The National Alliance to Support Legitimacy, which is led by Morsi's Muslim Brotherhood, called for demonstrations on Friday to continue pressing for its demands, primarily reinstating Morsi, who was ousted by the military in 3 July amid mass popular protests against him.
Minister Mohamed Ibrahim survived an assassination attempt when a bomb detonated near his convoy in eastern Cairo on Thursday morning. At least 21 people, including six security officers and a child, were injured. Several shops and vehicles were also damaged in the blast.
In a statement on Thursday, the group asserted that it “maintains peacefulness in all its events.”
It called on its supporters not “to lose hope as time goes by… and not to be dragged into violence…” saying that it would continue to protest under the banner “the people protect their revolution.”

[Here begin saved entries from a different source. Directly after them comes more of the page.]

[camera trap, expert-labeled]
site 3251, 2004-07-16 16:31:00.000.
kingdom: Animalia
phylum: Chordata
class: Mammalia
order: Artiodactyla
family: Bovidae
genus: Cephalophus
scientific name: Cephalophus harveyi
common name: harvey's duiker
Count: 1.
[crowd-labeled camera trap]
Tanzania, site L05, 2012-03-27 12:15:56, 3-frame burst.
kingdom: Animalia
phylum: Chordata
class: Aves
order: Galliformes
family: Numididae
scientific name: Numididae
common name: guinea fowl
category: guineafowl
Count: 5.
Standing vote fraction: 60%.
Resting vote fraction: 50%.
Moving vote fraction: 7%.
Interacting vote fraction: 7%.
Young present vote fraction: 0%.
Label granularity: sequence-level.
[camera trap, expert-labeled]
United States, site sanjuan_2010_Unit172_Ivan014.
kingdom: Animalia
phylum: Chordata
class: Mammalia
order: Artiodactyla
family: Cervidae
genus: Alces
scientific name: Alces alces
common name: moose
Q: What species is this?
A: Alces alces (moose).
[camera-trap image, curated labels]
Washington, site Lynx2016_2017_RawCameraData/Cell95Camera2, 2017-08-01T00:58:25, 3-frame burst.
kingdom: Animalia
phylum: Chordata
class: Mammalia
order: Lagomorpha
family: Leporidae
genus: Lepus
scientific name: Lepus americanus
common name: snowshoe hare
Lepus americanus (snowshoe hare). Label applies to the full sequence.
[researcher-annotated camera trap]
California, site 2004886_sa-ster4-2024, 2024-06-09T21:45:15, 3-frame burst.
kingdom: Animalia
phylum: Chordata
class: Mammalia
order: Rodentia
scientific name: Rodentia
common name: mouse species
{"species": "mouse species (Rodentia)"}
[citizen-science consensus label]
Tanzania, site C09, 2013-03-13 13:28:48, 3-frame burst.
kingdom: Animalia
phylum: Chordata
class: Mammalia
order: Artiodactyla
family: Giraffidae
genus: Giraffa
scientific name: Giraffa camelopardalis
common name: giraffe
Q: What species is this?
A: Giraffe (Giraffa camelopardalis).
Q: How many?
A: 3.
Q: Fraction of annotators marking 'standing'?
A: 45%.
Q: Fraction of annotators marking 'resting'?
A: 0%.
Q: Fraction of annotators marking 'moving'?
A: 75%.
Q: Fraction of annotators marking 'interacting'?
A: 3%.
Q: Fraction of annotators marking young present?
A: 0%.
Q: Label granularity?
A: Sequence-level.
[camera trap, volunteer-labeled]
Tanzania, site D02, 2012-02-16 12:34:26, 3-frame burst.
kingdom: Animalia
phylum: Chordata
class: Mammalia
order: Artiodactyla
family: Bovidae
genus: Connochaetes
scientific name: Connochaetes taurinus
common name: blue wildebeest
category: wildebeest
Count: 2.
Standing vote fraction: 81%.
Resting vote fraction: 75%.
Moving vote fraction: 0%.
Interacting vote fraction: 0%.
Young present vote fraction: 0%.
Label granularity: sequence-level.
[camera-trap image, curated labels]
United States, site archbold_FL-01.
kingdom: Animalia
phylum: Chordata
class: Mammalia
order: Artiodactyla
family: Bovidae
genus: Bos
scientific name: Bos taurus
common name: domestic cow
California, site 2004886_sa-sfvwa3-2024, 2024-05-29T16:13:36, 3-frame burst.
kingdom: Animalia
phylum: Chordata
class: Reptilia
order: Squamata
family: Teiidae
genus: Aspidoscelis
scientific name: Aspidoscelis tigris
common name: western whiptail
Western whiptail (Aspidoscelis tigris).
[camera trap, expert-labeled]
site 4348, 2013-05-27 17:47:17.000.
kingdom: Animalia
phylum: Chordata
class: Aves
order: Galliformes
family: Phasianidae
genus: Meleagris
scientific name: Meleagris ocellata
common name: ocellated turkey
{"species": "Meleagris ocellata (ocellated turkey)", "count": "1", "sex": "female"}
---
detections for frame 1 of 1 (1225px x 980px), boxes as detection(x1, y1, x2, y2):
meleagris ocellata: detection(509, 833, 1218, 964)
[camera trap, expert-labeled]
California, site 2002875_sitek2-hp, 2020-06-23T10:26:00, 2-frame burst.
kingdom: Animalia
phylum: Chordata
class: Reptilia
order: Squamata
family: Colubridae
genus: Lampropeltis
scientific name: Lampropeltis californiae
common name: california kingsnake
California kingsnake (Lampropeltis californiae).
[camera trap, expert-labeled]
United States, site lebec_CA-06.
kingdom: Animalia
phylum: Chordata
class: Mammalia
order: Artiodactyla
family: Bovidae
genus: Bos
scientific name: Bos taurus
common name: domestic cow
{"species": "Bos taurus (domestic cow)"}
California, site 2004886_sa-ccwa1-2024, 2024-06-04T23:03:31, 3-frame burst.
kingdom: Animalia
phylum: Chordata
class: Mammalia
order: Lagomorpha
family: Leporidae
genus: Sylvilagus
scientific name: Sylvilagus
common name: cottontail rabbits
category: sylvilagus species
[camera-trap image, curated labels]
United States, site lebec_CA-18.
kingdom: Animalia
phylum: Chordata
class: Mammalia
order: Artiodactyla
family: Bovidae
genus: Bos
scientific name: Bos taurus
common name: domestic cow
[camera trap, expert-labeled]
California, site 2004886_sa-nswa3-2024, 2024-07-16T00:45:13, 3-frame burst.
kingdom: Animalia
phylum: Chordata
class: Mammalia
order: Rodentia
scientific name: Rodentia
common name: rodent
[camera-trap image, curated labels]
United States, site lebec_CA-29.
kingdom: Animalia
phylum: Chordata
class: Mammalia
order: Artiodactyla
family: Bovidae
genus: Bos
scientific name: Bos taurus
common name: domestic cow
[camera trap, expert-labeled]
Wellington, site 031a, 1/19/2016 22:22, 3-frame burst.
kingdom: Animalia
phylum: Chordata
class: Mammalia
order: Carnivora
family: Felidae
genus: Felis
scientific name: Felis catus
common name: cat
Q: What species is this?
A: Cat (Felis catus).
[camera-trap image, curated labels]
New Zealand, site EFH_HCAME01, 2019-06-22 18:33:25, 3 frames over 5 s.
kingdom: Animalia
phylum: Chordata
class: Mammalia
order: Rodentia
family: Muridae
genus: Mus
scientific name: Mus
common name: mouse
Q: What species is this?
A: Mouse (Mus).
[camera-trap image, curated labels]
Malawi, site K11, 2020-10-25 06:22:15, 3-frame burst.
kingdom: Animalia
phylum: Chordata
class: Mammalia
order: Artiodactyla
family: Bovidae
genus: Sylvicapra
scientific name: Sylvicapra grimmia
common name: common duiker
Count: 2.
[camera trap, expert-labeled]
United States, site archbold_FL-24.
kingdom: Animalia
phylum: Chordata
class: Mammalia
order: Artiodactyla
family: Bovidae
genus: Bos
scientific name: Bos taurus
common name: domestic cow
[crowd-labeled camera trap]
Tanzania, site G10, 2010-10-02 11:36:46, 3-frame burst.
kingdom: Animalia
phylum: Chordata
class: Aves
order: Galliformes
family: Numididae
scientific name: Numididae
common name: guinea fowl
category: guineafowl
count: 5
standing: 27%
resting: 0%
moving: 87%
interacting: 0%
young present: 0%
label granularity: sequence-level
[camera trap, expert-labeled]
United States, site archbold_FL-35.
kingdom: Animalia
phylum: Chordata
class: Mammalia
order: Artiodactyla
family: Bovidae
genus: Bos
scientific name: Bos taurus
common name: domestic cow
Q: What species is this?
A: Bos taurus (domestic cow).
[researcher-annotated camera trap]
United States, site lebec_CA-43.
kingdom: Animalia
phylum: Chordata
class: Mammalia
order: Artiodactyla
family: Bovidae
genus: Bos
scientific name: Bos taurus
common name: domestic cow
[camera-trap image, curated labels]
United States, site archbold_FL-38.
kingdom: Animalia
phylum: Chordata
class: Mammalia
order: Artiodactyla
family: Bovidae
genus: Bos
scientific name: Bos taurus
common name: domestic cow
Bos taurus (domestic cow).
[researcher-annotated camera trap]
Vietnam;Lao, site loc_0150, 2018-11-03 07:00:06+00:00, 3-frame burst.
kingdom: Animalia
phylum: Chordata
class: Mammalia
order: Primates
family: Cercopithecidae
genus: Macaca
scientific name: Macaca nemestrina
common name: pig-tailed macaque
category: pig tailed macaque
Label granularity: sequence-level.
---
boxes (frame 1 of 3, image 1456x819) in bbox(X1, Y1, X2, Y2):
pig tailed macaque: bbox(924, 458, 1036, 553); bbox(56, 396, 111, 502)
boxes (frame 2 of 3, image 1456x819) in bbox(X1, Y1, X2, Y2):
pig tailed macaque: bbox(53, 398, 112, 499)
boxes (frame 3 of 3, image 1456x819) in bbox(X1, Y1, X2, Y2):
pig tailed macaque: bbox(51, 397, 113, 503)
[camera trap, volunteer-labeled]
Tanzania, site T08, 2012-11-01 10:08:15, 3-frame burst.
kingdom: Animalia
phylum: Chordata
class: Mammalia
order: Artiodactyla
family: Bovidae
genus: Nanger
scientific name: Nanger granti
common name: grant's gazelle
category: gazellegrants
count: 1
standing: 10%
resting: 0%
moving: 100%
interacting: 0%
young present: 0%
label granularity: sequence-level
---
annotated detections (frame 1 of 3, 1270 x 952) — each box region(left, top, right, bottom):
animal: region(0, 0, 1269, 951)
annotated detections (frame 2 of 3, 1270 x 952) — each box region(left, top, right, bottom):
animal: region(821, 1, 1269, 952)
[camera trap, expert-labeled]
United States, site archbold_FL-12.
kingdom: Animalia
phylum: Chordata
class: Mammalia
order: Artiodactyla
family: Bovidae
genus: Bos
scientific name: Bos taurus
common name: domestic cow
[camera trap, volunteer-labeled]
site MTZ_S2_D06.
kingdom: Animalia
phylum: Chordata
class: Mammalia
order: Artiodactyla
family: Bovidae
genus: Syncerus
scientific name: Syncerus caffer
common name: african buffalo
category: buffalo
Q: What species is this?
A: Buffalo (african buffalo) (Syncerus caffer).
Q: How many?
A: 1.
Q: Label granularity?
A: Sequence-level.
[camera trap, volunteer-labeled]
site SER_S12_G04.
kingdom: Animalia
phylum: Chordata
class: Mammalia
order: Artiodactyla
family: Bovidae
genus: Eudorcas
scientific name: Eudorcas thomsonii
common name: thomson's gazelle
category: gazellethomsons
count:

In response to the bomb attack, Egypt’s government has said that it will continue to stand firm against "whoever tries to attack the state's security or the Egyptian people."
The alliance in its statement condemned the attack on Ibrahim.
“The alliance stresses that it is against all acts of violence, even if they target those who commit crimes against the people, because we aim to uphold the state of law,” read the statement.
The alliance has repeatedly condemned the interior ministry for its treatment of pro-Morsi protesters since Morsi's ouster.
A nightly curfew and a state of emergency were imposed following the crackdown, and in recent weeks many Brotherhood leaders and allies have been arrested and charged with a variety of offences related to inciting violence.
Regular violent attacks on security forces in Sinai since Morsi's ouster, which have killed dozens of policemen, have also been blamed by the government on the Brotherhood, although the group has denied any link with the violence.
“The alliance expects that acts [such as the bomb attack] could be used to extend the state of emergency and expand brutality, repression and arrests pursued by the coup’s authorities,” it added in its statement.